Each week, the “Can He Do That?” podcast explores critical questions about what today’s news means for our nation and its highest office. Listen here.
H.R. McMaster. John Dowd. Andrew McCabe. Rex Tillerson. Gary Cohn. Hope Hicks.
That's the list of senior-level government officials who have resigned, gotten pushed out or been fired by President Trump — just in the past month.
Trump's lightning-speed rate of turnover in his inner-circle and other top-tier ranks of the federal government is unusual, and it raises some questions.
When will the president finally settle on his A-team?

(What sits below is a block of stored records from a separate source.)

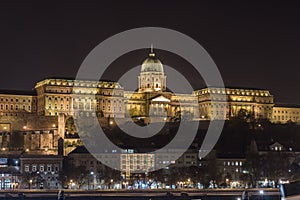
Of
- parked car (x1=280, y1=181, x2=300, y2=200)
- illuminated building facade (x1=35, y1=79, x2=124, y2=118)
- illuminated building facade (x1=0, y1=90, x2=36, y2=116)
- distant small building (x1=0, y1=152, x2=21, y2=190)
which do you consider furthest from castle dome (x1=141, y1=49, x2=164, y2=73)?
parked car (x1=280, y1=181, x2=300, y2=200)

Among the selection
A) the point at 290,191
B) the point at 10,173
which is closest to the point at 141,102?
the point at 10,173

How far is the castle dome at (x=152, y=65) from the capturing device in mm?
159663

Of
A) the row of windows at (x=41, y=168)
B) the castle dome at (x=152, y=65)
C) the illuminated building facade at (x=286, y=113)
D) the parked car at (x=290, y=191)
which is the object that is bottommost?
the parked car at (x=290, y=191)

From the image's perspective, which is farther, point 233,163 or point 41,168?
point 233,163

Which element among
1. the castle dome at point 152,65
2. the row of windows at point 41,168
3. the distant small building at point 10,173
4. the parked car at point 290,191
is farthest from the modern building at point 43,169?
the castle dome at point 152,65

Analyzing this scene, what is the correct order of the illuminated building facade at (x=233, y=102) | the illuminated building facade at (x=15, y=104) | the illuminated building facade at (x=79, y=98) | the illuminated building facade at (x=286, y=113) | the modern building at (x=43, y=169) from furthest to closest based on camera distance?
the illuminated building facade at (x=286, y=113) → the illuminated building facade at (x=233, y=102) → the illuminated building facade at (x=79, y=98) → the illuminated building facade at (x=15, y=104) → the modern building at (x=43, y=169)

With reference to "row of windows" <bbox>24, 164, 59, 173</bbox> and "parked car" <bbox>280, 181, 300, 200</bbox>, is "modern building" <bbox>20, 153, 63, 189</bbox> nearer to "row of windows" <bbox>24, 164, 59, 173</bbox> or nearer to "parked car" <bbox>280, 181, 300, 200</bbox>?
"row of windows" <bbox>24, 164, 59, 173</bbox>

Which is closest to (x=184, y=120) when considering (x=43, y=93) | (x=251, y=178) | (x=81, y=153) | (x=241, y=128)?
(x=241, y=128)

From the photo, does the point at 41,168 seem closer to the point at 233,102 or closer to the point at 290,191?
the point at 233,102

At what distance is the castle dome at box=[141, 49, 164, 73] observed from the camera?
160 metres

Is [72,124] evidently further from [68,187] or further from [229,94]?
[229,94]

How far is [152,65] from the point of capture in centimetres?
16038

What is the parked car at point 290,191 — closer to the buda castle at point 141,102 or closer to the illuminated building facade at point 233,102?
the buda castle at point 141,102

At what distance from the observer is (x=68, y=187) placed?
8731 cm
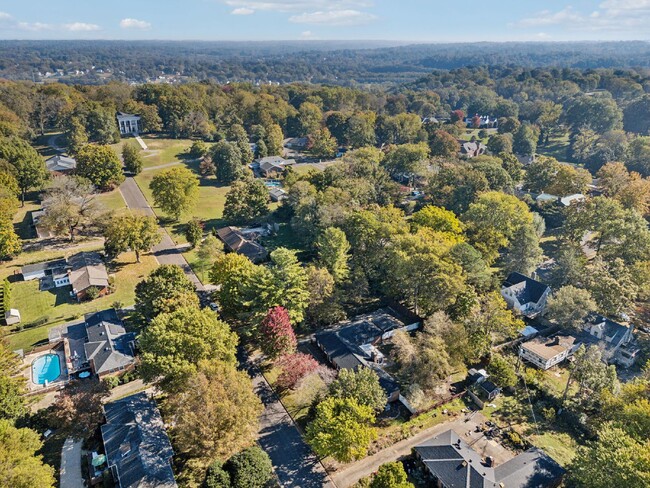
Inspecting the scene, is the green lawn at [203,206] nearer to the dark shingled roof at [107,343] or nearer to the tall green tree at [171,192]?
the tall green tree at [171,192]

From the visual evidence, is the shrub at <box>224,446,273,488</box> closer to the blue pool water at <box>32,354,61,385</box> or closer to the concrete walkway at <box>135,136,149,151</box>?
the blue pool water at <box>32,354,61,385</box>

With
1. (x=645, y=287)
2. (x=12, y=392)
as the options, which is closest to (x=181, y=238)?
(x=12, y=392)

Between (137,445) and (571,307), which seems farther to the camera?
(571,307)

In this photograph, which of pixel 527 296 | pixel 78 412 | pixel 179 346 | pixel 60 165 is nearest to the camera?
pixel 78 412

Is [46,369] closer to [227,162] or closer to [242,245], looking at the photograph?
[242,245]

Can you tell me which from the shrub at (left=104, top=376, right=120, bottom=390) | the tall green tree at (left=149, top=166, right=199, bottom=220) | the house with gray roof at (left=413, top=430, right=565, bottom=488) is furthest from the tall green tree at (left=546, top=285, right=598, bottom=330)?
the tall green tree at (left=149, top=166, right=199, bottom=220)

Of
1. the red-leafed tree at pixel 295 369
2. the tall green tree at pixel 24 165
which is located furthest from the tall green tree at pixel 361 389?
the tall green tree at pixel 24 165

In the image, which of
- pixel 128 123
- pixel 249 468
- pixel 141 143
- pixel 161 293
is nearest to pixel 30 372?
pixel 161 293

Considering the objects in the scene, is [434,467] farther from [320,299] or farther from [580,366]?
[320,299]
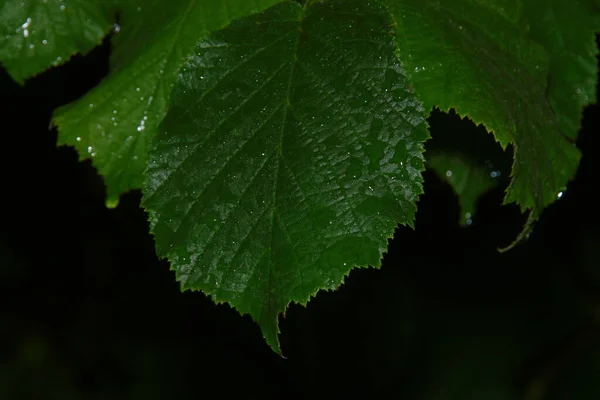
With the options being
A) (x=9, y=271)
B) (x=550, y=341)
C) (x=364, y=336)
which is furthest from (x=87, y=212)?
(x=550, y=341)

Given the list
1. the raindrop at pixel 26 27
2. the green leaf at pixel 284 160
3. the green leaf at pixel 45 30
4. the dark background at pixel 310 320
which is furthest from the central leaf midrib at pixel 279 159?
the dark background at pixel 310 320

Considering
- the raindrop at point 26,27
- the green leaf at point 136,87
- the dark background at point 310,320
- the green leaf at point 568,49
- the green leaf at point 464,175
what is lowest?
the dark background at point 310,320

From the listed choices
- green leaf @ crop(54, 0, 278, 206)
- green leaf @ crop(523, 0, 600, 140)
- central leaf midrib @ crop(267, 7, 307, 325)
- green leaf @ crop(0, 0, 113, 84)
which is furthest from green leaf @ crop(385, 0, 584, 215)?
green leaf @ crop(0, 0, 113, 84)

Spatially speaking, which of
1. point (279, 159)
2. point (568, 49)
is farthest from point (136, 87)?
point (568, 49)

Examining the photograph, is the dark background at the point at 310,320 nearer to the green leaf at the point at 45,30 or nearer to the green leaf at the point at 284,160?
the green leaf at the point at 45,30

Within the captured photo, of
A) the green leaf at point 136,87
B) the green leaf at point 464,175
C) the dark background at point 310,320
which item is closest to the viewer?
the green leaf at point 136,87

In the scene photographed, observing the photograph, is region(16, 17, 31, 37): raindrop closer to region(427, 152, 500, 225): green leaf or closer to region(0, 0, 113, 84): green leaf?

What does it mean that he hasn’t?
And why does Trump run his White House like “The Apprentice”?
Those are the issues we explore in this week's episode of “Can He Do That?” — a podcast about the powers and limitations of the American presidency.
In this episode, we talk to Washington Post senior editor Marc Fisher, who co-wrote “Trump Revealed: An American Journey of Ambition, Ego, Money, and Power.” There's nothing surprising about Trump's recent slew of public, and humiliating, firings, Fisher said. The president thrives off chaos and uncertainty.
“That is the kind of drama that Donald Trump loves to stage,” Fisher said. “And when he was doing 'The Apprentice' and when he was appearing on 'The Howard Stern Show,' … all of these previous chapters of his showbiz career, he was thinking of ways to heighten the drama. And so these firings are very much a part of that. It's the idea that he's showing who's boss.”
We interview Kathryn Dunn Tenpas of the Brookings Institution, who has compiled extensive data on how Trump's turnover rate within his administration compares to previous presidents'.
“The level of Trump turnover on what I call the 'A-team' on the most senior level of staff … it's not just high, it's extraordinarily high,” Tenpas said.
And we talk about the limits of Trump's ability to target those in the government he doesn't like. Is there anyone he can't fire?
“If he were to fire Robert Mueller, I think there'd be a lot more movement towards people saying, well, this is obstruction of justice,” said Matt Zapotosky, who covers the Department of Justice for The Post's national security team. “It would just be so politically damaging.”